Directions:
Answer these questions from the text on dreams and a revision schedule.
(a) For how long has the writer stuck to the revision schedule?
(b) What kind of birds are flying outside the window?
(c) What does the text say everything in dreams is a product of?

Text block:
How much do you let your nightly dreams influence your life? Do you search for meaning in those dreams or just let them float away into the recesses of your mind?
The beginning of another week! I can't believe I've actually stuck to my revision schedule for nearly an entire month. By the end of this week, I'll be wrapping up revision on one story and moving on to revision on the next one. I'm so excited to finally get them closer to final drafts (although that will be a while; writing is definitely not a hobby for the impatient).
And I have coffee! Nothing can go wrong - I mean, one of the turkey vultures flying outside could come crashing through my window... but I don't care - I HAVE COFFEE!
I hate when I have a dream, think in the dream, "Oh, this reminds me of that other dream I had. But this one's actually real!"
Then you wake up.
It's a never-ending cycle of dreams and events you believe are real (you may even want them to be real). But in the end, I'm glad that none of the dreams are real, even though they may seem to answer some questions I have.
Ignorance is bliss. Dreaming is bliss, and dreaming is ignorance because nothing in dreams is ever real. It's all just products of the subconscious mind.

(Dataset entries)
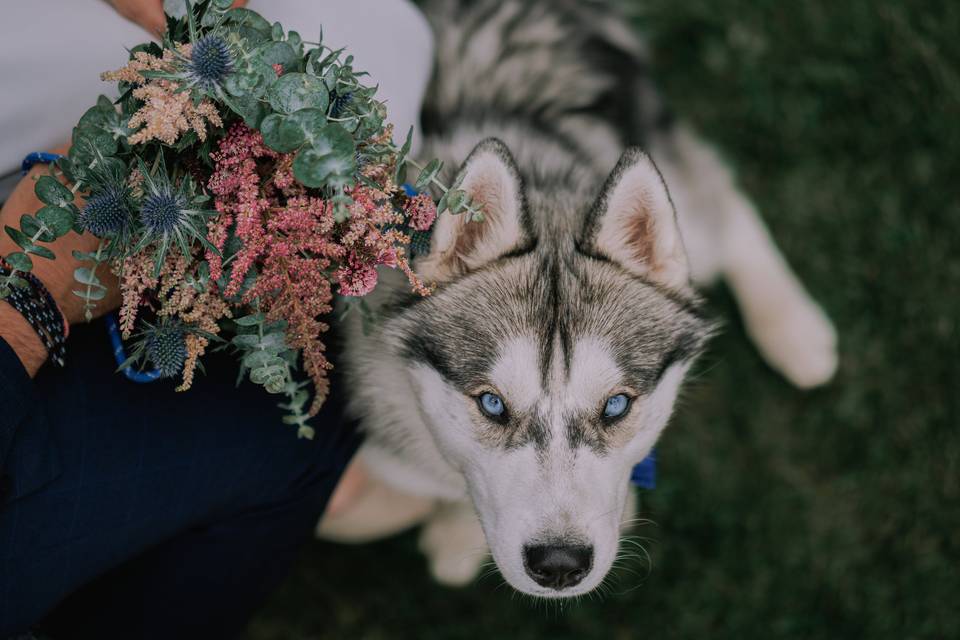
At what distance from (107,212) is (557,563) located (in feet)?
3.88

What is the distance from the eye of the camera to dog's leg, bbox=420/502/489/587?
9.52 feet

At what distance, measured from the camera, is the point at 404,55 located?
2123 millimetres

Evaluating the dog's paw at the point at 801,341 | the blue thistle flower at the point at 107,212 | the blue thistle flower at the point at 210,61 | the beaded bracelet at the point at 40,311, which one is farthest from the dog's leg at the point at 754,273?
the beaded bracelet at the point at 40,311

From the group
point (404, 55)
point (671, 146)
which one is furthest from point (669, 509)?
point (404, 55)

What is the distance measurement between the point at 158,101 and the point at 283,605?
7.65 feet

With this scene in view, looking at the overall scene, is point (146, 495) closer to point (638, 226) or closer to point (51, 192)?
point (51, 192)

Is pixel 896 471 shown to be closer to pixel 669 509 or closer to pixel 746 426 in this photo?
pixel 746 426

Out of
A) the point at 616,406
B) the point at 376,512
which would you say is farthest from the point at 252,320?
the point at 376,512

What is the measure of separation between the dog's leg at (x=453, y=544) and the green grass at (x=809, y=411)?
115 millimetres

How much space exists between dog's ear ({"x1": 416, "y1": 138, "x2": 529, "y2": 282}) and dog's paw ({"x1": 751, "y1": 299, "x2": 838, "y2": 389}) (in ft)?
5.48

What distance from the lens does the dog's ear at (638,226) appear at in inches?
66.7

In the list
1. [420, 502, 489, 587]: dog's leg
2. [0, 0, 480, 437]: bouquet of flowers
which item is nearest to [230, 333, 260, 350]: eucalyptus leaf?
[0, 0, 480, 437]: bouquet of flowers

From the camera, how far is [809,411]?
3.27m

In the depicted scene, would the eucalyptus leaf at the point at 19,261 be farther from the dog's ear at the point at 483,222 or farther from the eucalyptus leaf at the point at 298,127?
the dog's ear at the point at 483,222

--

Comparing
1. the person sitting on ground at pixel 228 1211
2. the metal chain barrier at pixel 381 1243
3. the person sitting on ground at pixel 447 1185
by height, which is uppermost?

Problem solution:
(a) Nearly an entire month.
(b) Turkey vultures.
(c) The subconscious mind.